DOCUMENT EXTRACT>
[Start of Attachment]
Command-Line Interface (CLI)

llmprogram comes with a command-line interface for common tasks.

run

Run an LLM program with inputs from command line or files.

Usage:

# First, set your OpenAI API key
export OPENAI_API_KEY='your-api-key'

# Run with inputs from a JSON file
llmprogram run program.yaml --inputs inputs.json

# Run with inputs from command line
llmprogram run program.yaml --input-json '{"text": "I love this product!"}'

# Run with inputs from stdin
echo '{"text": "I love this product!"}' | llmprogram run program.yaml

# Run with streaming output
llmprogram run program.yaml --inputs inputs.json --stream

# Save output to a file
llmprogram run program.yaml --inputs inputs.json --output result.json

Arguments:

  • program_path: The path to the program YAML file.
  • --inputs, -i: Path to JSON/YAML file containing inputs.
  • --input-json: JSON string of inputs.
  • --output, -o: Path to output file (default: stdout).
  • --stream, -s: Stream the response.

generate-yaml

Generate an LLM program YAML file based on description using an AI assistant.
[End of Attachment]
SUPPLIED DATA>
[Start of Attachment]
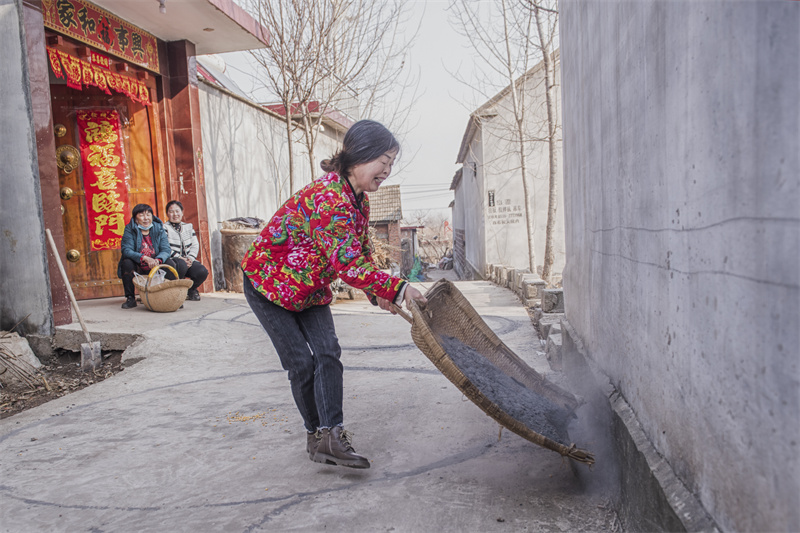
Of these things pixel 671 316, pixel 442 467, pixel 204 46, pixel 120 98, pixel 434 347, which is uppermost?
pixel 204 46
[End of Attachment]
TASK ITEM A> Duplicate the part of the llmprogram command-line documentation starting with "# Run with streaming" and going on through "Stream the response.".
TASK ITEM B> According to the llmprogram command-line documentation, where does the run command send its output by default?
TASK ITEM C> Continue the llmprogram command-line documentation after its last sentence.
The material has no role in any of this work.

EXERCISE ANSWER A>
# Run with streaming output
llmprogram run program.yaml --inputs inputs.json --stream

# Save output to a file
llmprogram run program.yaml --inputs inputs.json --output result.json

Arguments:

  • program_path: The path to the program YAML file.
  • --inputs, -i: Path to JSON/YAML file containing inputs.
  • --input-json: JSON string of inputs.
  • --output, -o: Path to output file (default: stdout).
  • --stream, -s: Stream the response.

EXERCISE ANSWER B> To stdout.

EXERCISE ANSWER C>
Usage:

# Generate a YAML program with a simple description
llmprogram generate-yaml "Create a program that analyzes the sentiment of text" --output sentiment_analyzer.yaml

# Generate a YAML program with examples
llmprogram generate-yaml "Create a program that extracts key information from customer reviews" \
  --example-input "The battery life on this phone is amazing! It lasts all day." \
  --example-output '{"product_quality": "positive", "battery": "positive", "durability": "neutral"}' \
  --output review_analyzer.yaml

# Generate a YAML program and output to stdout
llmprogram generate-yaml "Create a program that summarizes long texts"

Arguments:

  • description: A detailed description of what the LLM program should do.
  • --example-input: Example of the input the program will receive.
  • --example-output: Example of the output the program should generate.
  • --output, -o: Path to output YAML file (default: stdout).
  • --api-key: OpenAI API key (optional, defaults to OPENAI_API_KEY env var).

analytics

Show analytics data collected from LLM program executions.

Usage:

# Show all analytics data
llmprogram analytics

# Show analytics for a specific program
llmprogram analytics --program sentiment_analysis

# Show analytics for a specific model
llmprogram analytics --model gpt-4

# Use a custom analytics database path
llmprogram analytics --db-path /path/to/custom/analytics.db

Arguments:

  • --db-path: Path to the analytics database (default: llmprogram_analytics.db).
  • --program: Filter by program name.
  • --model: Filter by model name.

generate-dataset

Generate an instruction dataset for LLM fine-tuning from a SQLite log file.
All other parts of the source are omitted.